All the moving plastic parts make it look complex, but it's actually simple to set up. Just hide your choice of treats or kibble in the hidden cubbies, cover it with the plastic door, push the slider over to keep the door shut and that's it. I found it to be a great indoor option for my dog to burn some energy and test her brain, too. --Alexandra Garrett
My pup, Alistair, has been crazy about his Dogobie flying disc for as long as we've had him, which is going on 14 years. A disc made of flexible silicone, it's pretty much indestructible and as easy for me to toss as it is for him to retrieve, and it's easy to find in the brush after an errant throw, thanks to its neon colors. Alistair is getting on in years, but he still gets excited any time he sees his Dogobie come out to play. Now if he'd only bring it back with as much enthusiasm as when he chases it. --Jim Hoffman
It's easy to overlook the importance of toys in a canine's life, but toys are necessary for your dog's well-being -- and for your own peace of mind. A tired and mentally engaged dog gets into much less mischief than a bored pup. Toys can help modify bad behaviors, keep your dog mentally occupied, tire them out, and provide an appropriate outlet for dogs that are prone to destructive chewing.
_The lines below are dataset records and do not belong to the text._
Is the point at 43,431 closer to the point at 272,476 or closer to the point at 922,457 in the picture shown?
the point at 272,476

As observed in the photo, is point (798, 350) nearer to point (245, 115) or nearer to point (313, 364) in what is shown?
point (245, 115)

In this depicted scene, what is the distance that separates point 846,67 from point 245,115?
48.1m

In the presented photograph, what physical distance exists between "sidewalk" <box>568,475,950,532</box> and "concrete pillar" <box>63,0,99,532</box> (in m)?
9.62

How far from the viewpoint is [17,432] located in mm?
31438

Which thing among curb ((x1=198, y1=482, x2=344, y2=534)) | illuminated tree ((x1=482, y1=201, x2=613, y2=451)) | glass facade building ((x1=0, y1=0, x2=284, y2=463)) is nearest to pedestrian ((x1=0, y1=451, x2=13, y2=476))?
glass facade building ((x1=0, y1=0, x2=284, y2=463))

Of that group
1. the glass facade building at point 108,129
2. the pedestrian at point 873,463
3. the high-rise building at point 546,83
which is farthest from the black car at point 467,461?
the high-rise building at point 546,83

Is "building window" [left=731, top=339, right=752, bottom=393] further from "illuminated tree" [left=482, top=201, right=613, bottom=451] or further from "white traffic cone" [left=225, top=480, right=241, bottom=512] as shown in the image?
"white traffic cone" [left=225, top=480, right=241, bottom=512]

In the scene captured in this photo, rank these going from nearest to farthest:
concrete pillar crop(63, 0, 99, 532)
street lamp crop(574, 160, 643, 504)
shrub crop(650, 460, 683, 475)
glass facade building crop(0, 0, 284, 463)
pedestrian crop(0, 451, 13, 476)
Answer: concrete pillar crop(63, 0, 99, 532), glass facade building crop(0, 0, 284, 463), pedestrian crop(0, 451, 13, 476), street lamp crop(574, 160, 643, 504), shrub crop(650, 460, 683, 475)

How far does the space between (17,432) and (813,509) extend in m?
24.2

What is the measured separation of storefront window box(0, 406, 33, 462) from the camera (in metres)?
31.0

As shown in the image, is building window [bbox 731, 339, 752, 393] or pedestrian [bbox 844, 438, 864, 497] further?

Dogs all have different personalities and activity levels, so you'll want to have an understanding of your pup's individual needs to find the toys that will suit them best. Dog toys generally fall under three categories:
Active toys: Balls and frisbees, as well as ropes and woven toys for tugging, are great for interactive play and getting your dog their much-needed exercise. If your dog is very active, such toys can also be used as training motivators.
Enrichment toys: These toys keep your dog occupied and mentally stimulated. They can range from puzzles and treat-dispensing toys to a durable, rubber toy that you stuff with treats like the Kong. By working to get at the treats, your dog is trying to "solve a problem," which stimulates their brain and gives them something to do. These kinds of toys are designed to keep your dog engaged when you're busy with something else or not able to with them.
Comfort toys: Did you have a favorite stuffy or doll when you were a child? Dogs aren't all that different and can get just as much comfort out of carrying around a favorite toy. Anxious dogs in particular might benefit from having a stuffed companion. Just be careful since some dogs are aggressive chewers and shouldn't be given soft toys. And avoid stuffies with squeakers, which can be easily removed and swallowed.
Chewing is a natural dog behavior, but if your pup tends to chew on things they're not supposed to, it's good to find suitable alternatives. Most of us know that cooked bones are a big no-no since they can splinter and break and get stuck in your dog's throat or intestines. Your best bet is something that's easily digestible and commercially available (like Greenies), or even better, a hard rubber chew like a Nylabone or Kong. As always, consult your veterinarian on the safest options for your dog.